_DATASET EXTRACT_
*****
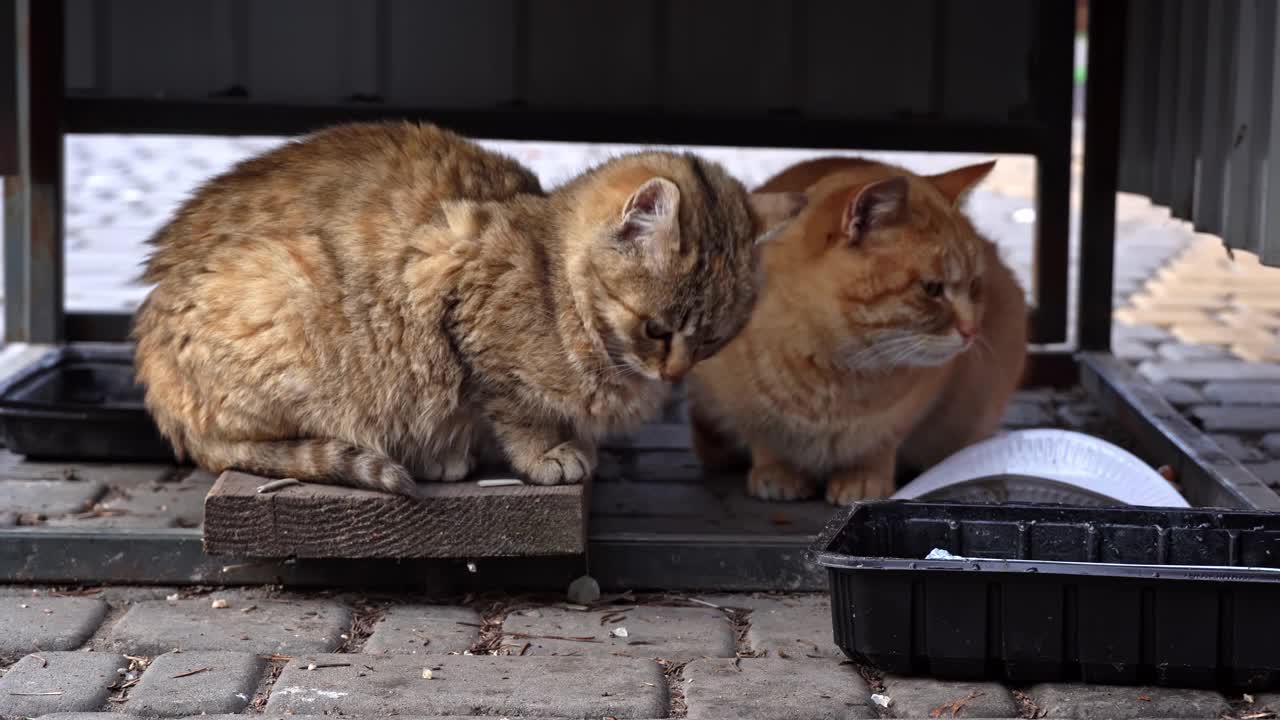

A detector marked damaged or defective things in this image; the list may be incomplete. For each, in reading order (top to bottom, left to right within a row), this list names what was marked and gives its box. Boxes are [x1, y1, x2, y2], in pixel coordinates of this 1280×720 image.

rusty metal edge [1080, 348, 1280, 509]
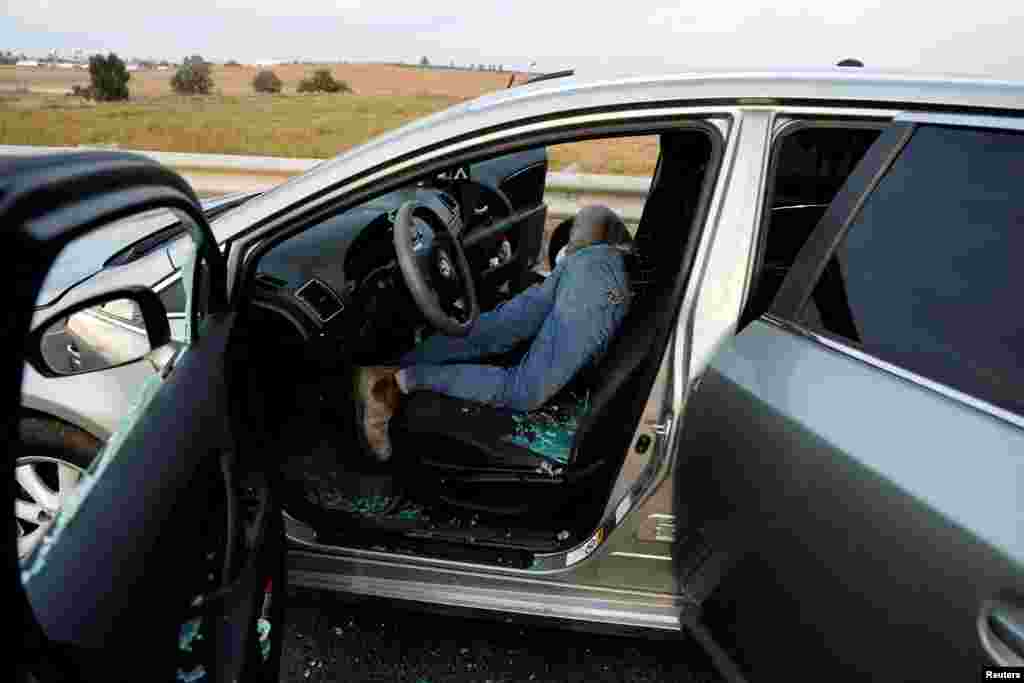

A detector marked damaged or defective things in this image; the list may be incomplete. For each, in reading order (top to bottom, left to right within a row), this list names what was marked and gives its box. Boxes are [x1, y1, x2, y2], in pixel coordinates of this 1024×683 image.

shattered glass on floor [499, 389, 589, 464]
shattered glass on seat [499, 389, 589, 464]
*****
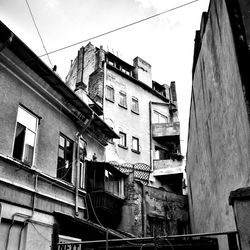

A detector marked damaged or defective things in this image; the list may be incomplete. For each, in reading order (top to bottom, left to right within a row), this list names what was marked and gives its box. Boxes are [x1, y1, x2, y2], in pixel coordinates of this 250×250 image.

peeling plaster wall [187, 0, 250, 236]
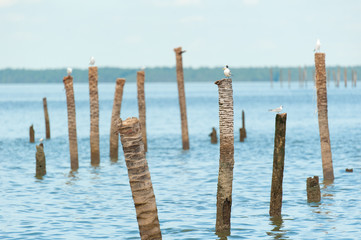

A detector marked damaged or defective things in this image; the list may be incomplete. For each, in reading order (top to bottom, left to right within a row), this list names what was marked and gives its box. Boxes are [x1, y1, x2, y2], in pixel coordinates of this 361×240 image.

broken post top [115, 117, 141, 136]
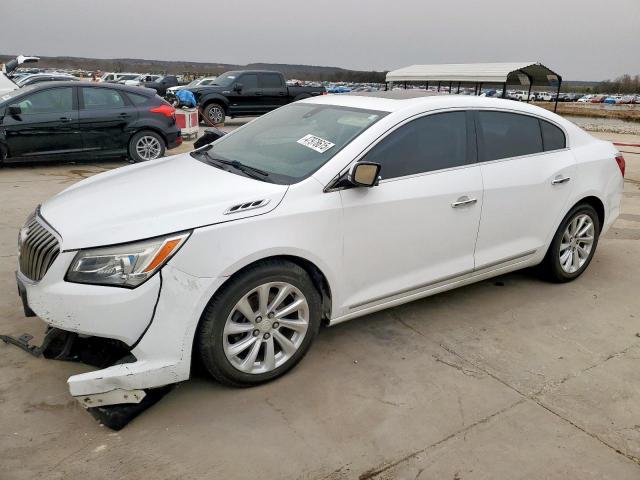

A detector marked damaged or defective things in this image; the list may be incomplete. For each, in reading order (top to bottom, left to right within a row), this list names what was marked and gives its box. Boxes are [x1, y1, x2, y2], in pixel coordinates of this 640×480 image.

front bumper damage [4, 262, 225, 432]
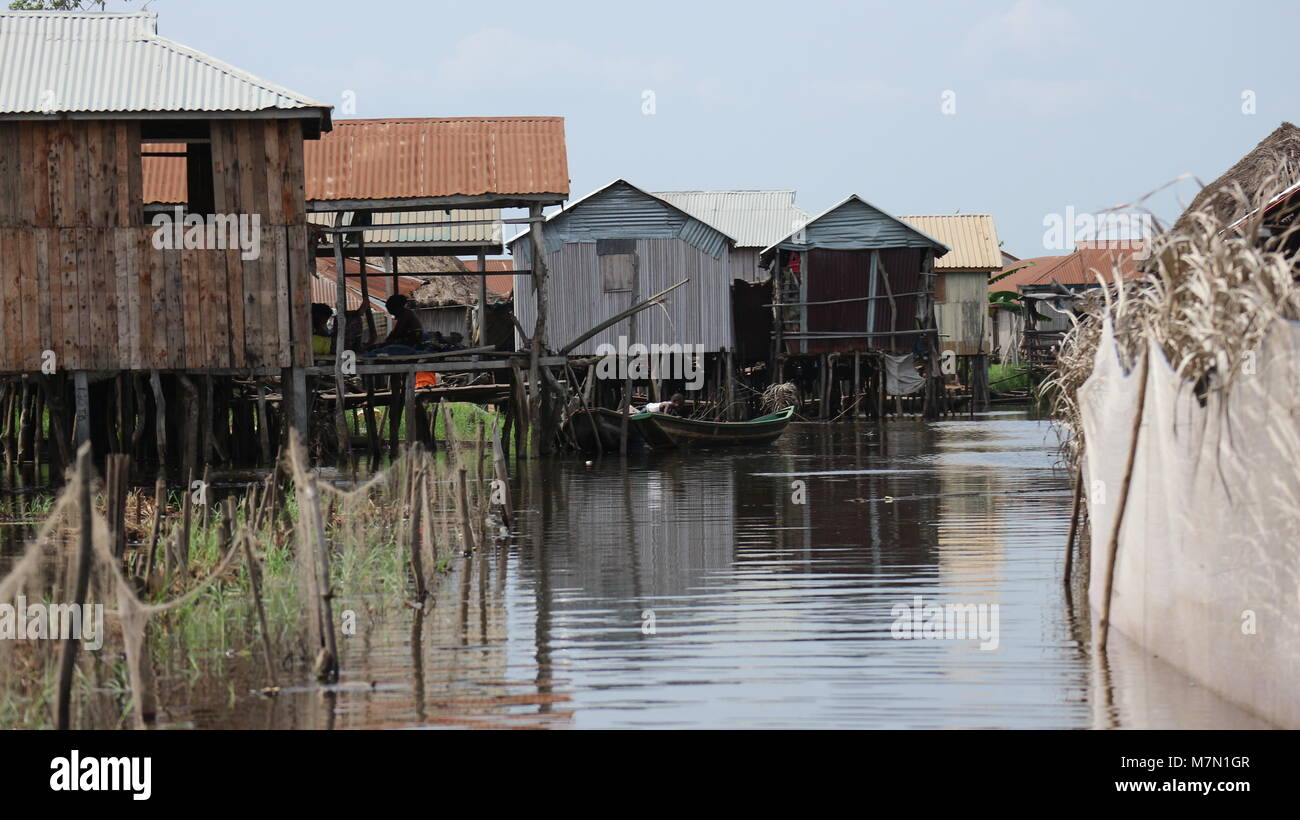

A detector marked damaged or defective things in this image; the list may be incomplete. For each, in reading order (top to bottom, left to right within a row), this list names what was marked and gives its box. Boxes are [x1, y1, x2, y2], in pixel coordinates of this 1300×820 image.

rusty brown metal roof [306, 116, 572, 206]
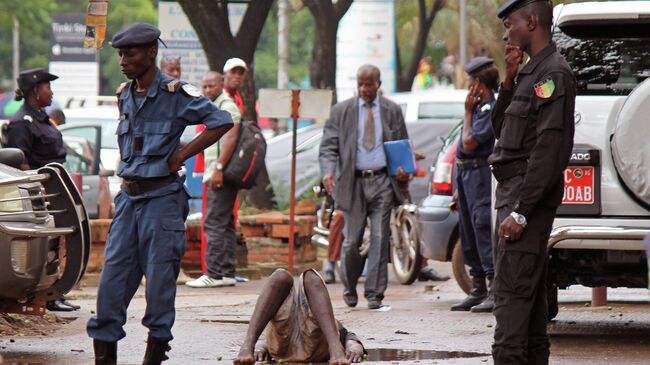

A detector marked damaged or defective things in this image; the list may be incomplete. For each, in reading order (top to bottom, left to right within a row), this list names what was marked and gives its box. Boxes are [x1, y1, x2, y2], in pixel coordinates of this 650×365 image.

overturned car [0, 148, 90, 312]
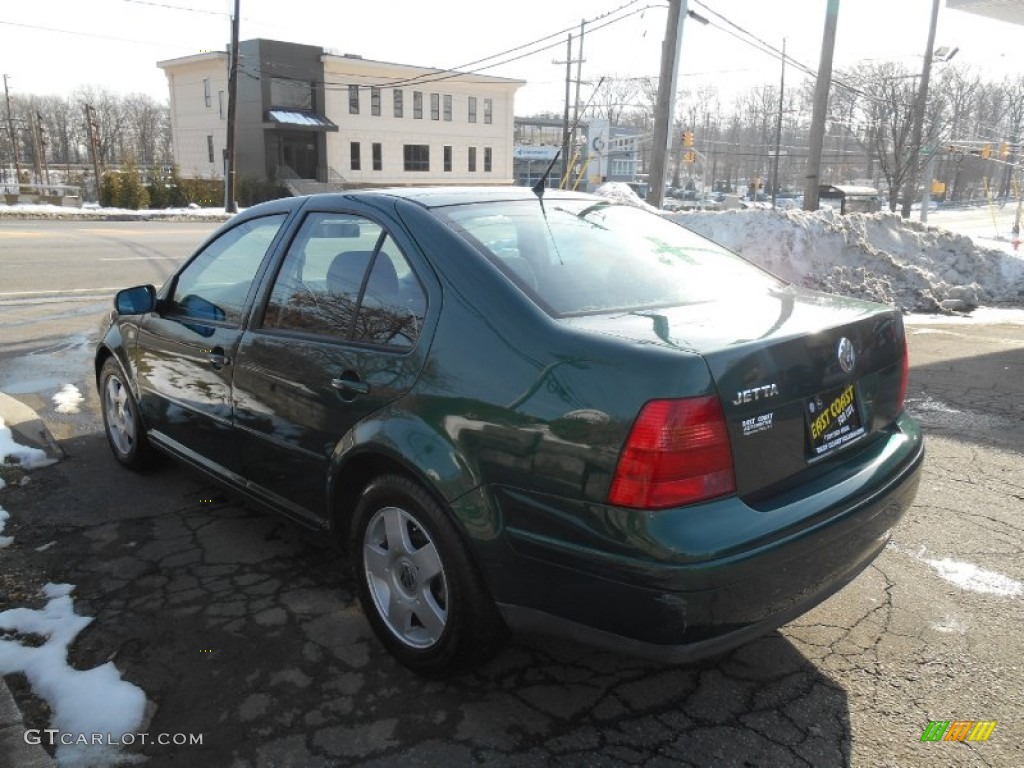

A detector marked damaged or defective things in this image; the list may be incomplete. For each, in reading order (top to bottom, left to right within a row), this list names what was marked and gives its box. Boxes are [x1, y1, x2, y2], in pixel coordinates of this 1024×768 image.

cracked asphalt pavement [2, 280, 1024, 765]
*****
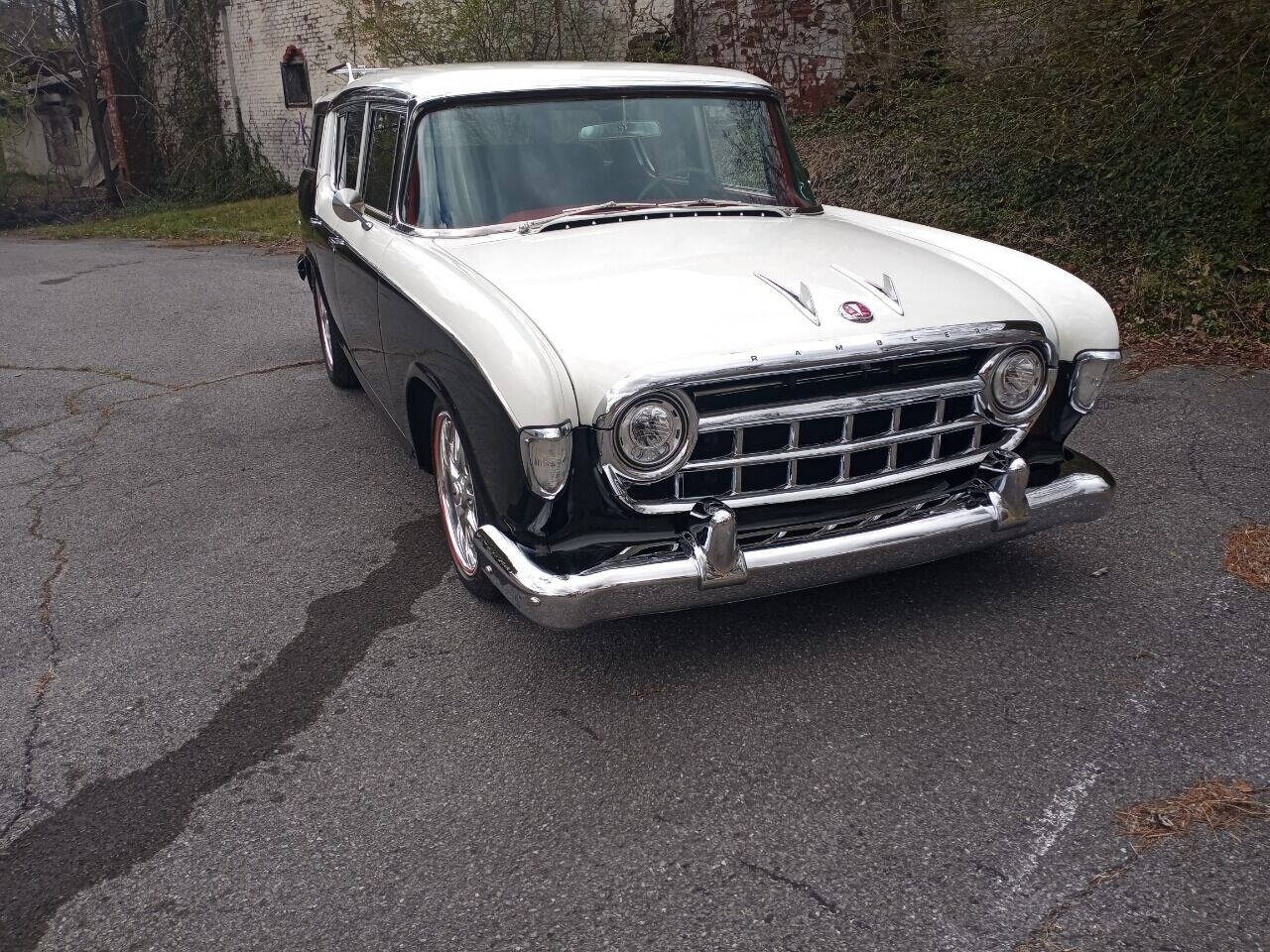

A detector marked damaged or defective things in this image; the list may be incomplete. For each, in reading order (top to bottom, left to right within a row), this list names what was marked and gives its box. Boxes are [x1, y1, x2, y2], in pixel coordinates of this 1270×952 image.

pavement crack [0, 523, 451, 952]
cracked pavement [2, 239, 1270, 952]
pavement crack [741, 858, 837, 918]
*****
_WHAT YOU HAVE TO DO_
Render the text from the line with "this 361×240 image." to the line with "rusty brown metal roof [306, 116, 572, 206]", both lines included, as a JSON list of strings with one string per line. Leave out blank lines and the pictures.

_TASK OUTPUT_
[
  "A detector marked damaged or defective things in this image; the list may be incomplete. For each, in reading order (top to bottom, left to right within a row), this list names what was marked and gives its box. Boxes are [x1, y1, x2, y2], in pixel coordinates of this 361×240 image.",
  "broken post top [115, 117, 141, 136]",
  "A detector marked damaged or defective things in this image; the list may be incomplete. For each, in reading order (top to bottom, left to right within a row), this list names what was marked and gives its box. Boxes are [x1, y1, x2, y2], in pixel coordinates of this 640×480 image.",
  "front bumper damage [4, 262, 225, 432]",
  "A detector marked damaged or defective things in this image; the list may be incomplete. For each, in reading order (top to bottom, left to right within a row), this list names what was marked and gives its box. Boxes are [x1, y1, x2, y2], in pixel coordinates of this 1300×820 image.",
  "rusty brown metal roof [306, 116, 572, 206]"
]